>
> So James, are you then arguing that we should leave the existing plugin 
> bundle alone?


Hell no :)

...or are you just saying a remote connection for initial plugin collecting 
> is problematic?
>

This *could *be problematic for a certain type of users who are not 
experienced jenkins admins and that the current proposal will mean that if 
they installed fresh today they could at least play with Jenkins, whereas 
in a years time they would not be able to play with jenkins (no Job types!) 
and then they could just walk away after the initial download.

There are multiple ways to solve this issue - but if we are no longer 
bundling anything then I think when that is switched on we need something 
that can get a simple system up for a newbie in a restrictive environment.

I've mentioned the eclipse bundles, theres downloading a zips by selection 
of multiple plugins, or you could embed the version of the metadata that 
the new wizard uses in the war at build time, and this could be used to 
generate a shell/bash script that sucks down those exact files on a 
different system...  There is plenty more possibilities for solutions, I 
just think we need to have one in place such that if there is no internet 
access we can provide at least some instructions to a new user in order to 
help them get up and running and evaluate Jenkins (after all - its that 
first impression that counts!)

On Tuesday, September 1, 2015 at 6:53:33 PM UTC+1, Gus Reiber wrote:
>
> So James, are you then arguing that we should leave the existing plugin 
> bundle alone?
> ...or are you just saying a remote connection for initial plugin 
> collecting is problematic?
>
> On Tue, Sep 1, 2015 at 9:30 AM, James Nord <[email protected] 
> <javascript:>> wrote:
>
>> Daniel,
>>
>> So while these are all relevant points, it's a completely different 
>>> issue, only affecting very experienced users in an unusually restrictive 
>>> environment only. Everyone else just uses the update center. 
>>>
>>
>> You responded to this when it was explicitly about restrictive 
>> environments.
>>
>> And if it is for next Xmas: Don't forget all users who are deploying 
>>> Jenkins in a environment with no internet (or a limited access). Thus if we 
>>> could pack together some set of plugins (and required dependencies) and 
>>> allow jenkins to "eat" them.
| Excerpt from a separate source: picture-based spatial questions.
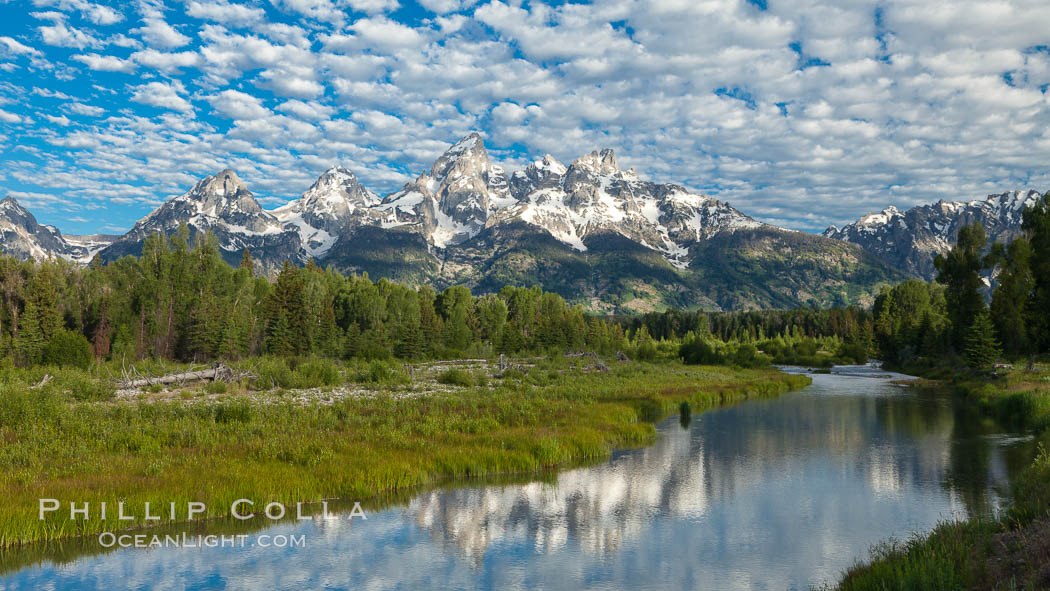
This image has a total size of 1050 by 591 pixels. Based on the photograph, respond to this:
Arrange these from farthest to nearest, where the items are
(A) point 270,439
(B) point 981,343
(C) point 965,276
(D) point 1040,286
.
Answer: (C) point 965,276
(D) point 1040,286
(B) point 981,343
(A) point 270,439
Deploying plugins one by one is a nightmare 
>>> and error prone 
>>
>>
>> So to say deploying plugins one by one has a workaround - when the 
>> workaround will not work in the environment described doesn't a workaround 
>> make.
>>
>> So while these are all relevant points, it's a completely different issue
>>>
>>
>> Fair enough - but you [cs]hould have said that earlier.
>>
>>  only affecting very experienced users
>>>
>>
>> I disagree with that.  There is no correlation between the security 
>> paranoid companies/governments and the experience of the Jenkins user.  
>> Infact you may well find that in restrictive sites you are more likely to 
>> get noobies as the install may have to be provided by the IT department who 
>> are not developers and have not even seen the UI before.
>>
>> So this bare-bones jenkins won't do anything for new users - which is a 
>> bit of a concern - not even build a job when freestyle gets pulled out of 
>> core, and that to me really kind of sucks and leaves a user feeling like 
>> the tool is broken - rather than they need to do something.  So that I feel 
>> would be a mistake of epic proportion.
>>
>> A long long time ago I was setting up cruise control, I wasted an awful 
>> amount of time over the period of a week and I just couldn't get it to work 
>> with my subversion repo and my build tooling.  I then downloaded Jenkins 
>> and was running in less than one hour.   Why am I telling you this - 
>> because that first impression is golden.  If you remove a %age of users 
>> that can't access the update center to get even the simple FreeStyleJob 
>> then we are the new cruise control.  Do I have a solution - Yes/No/Maybe... 
>>   Eclipse.org  provides "distributions"  you can get the basic IDE and add 
>> the plugins you want - or you can get the Java version, or the J2EE 
>> version, or the PHP version...   If we have something that has no 
>> functionality out of the box - I think we need somthing that also comes 
>> with some functionlity in the box - you can still show the wizzard to 
>> customize (if you have a internet connection) but if you don;t you have 
>> something you can at least experiment with.
>>
>>
>> On Monday, August 31, 2015 at 6:04:32 PM UTC+1, Daniel Beck wrote:
>>>
>>>
>>> On 29.08.2015, at 10:46, James Nord <[email protected]> wrote: 
>>>
>>> > That should work, but I don't see how that would work with mirroring.  
>>> I would rather see something generate a zip containing the plugins and deps 
>>> being generated that you can upload in one rather than generating new wars, 
>>> otherwise the poor people that use the native packages will be out in the 
>>> cold. 
>>> > Also need to consider security in this as you know what you get from 
>>> the update center is the correct binary... 
>>>
>>> The idea here is to make it easier for new users to get started with 
>>> useful functionality. Right now we bundle a bunch of irrelevant features 
>>> (e.g. Monitor External Job) and are missing a lot of popular and -- by 
>>> today's standard -- essential features. (A nice side effect is to get rid 
>>> of the annoying parts of 'bundling', like no uninstall.) 
>>>
>>> So while these are all relevant points, it's a completely different 
>>> issue, only affecting very experienced users in an unusually restrictive 
>>> environment only. Everyone else just uses the update center.